REQUIRED TASKS:
A - List every identifier in the KVM patch discussion that is written entirely in capital letters and underscores.
B - Carry the KVM patch discussion forward, picking up right after its final line.

SELECTED TEXT:
START
> >>>>> -static int emulation_exit(struct kvm_run *run, struct kvm_vcpu
> >>>>> *vcpu)
> >>>>> +static int emulation_exit(struct kvm_run *run, struct kvm_vcpu *vcpu,
> >>>>> +                         int exit_nr)
> >>>>> {
> >>>>>         enum emulation_result er;
> >>>>>
> >>>>> +       if (unlikely(vcpu->guest_debug & KVM_GUESTDBG_USE_SW_BP) &&
> >>>>> +                    vcpu->arch.last_inst == KVMPPC_INST_GUEST_GDB) {
> >>>>
> >>>> This belongs into the normal emulation code path, behind the same
> >>>> switch() that everything else goes through.
> >>>
> >>> I am not sure I understood correctly. Below is the reason why I
> >>> placed this
> >> code here.
> >>> Instruction where software breakpoint is to be set is replaced by "ehpriv"
> >> instruction. On e500v2, this is not a valid instruction can causes
> >> program interrupt. On e500mc, "ehpriv" is a valid instruction. Both
> >> the exit path calls emulation_exit(), so we have placed the code in this
> function.
> >>> Do you want this code to be moved in program interrupt exit path for
> >>> e500v2
> >> and BOOKE_INTERRUPT_HV_PRIV for e500mc?
> >>
> >> Ok, in this patch you do (basically):
> >>
> >> int emulation_exit()
> >> {
> >>    if (inst == DEBUG_INST) {
> >>        debug_stuff();
> >>        return;
> >>    }
> >>
> >>    switch (inst) {
> >>        case INST_A:
> >>            foo();
> >>        ....
> >>    }
> >> }
> >
> > Are not we doing something like this:
> > int emulation_exit()
> > {
> >     if (inst == DEBUG_INST) {
> >         debug_stuff();
> >         return;
> >     }
> >
> >     status = kvmppc_emulate_instruction()
END
GIVEN INFORMATION:
START
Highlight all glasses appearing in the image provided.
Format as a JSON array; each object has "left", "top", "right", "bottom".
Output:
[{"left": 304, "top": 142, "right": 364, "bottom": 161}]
END
ANSWERS TO THE TASKS:
A - KVM_GUESTDBG_USE_SW_BP, KVMPPC_INST_GUEST_GDB, BOOKE_INTERRUPT_HV_PRIV, DEBUG_INST, INST_A

B -
> >     switch (status) {
> >         case FAIL:
> >             foo();
> >         case DONE:
> >             foo1();
> >         ....
> >     }
> > }
> >
> > Do you want something like this:
> >
> > int emulation_exit()
> > {
> >
> >     status = kvmppc_emulate_instruction()
> >     switch (status) {
> >         case FAIL:
> >                     if (inst == DEBUG_INST) {
> >                     debug_stuff();
> >                   return;
> >                     }
> >             foo();
> >
> >         case DONE:
> >             foo1();
> >         ....
> >     }
> > }
> 
> No, I want the DEBUG_INST be handled the same as any other instruction we
> emulate.

I would like to understand what you are thinking:
What I derived is , add the instruction in kvmppc_emulate_instruction() (or its 
child function) which, 
1) fill the relevant information in run-> , kvmppc_account_exit(vcpu, 
DEBUG_EXITS); and returns EMULATION_DONE
 And in emulation_exit()
     status = kvmppc_emulate_instruction()
     switch (status) {
        case EMULATION_DONE:
                if (inst == DEBUG)
                        return RESUME_HOST;
     }
 Or
2) kvmppc_account_exit(vcpu, DEBUG_EXITS); returns EMULATION_DONE;
And in emulation_exit()
     status = kvmppc_emulate_instruction()
     switch (status) {
        case EMULATION_DONE:
                if (inst == DEBUG) {
                        fill run-> 
                        return RESUME_HOST;
                }
     }

Or
3) kvmppc_account_exit(vcpu, DEBUG_EXITS); returns a new status type 
(EMULATION_DEBUG_INST)
And in emulation_exit()
     status = kvmppc_emulate_instruction()
     switch (status) {
        case EMULATION_DEBUG_INST:
                        fill run-> 
                        return RESUME_HOST;
     }

> 
> >>
> >> what I want is:
> >>
> >> int emulation_exit()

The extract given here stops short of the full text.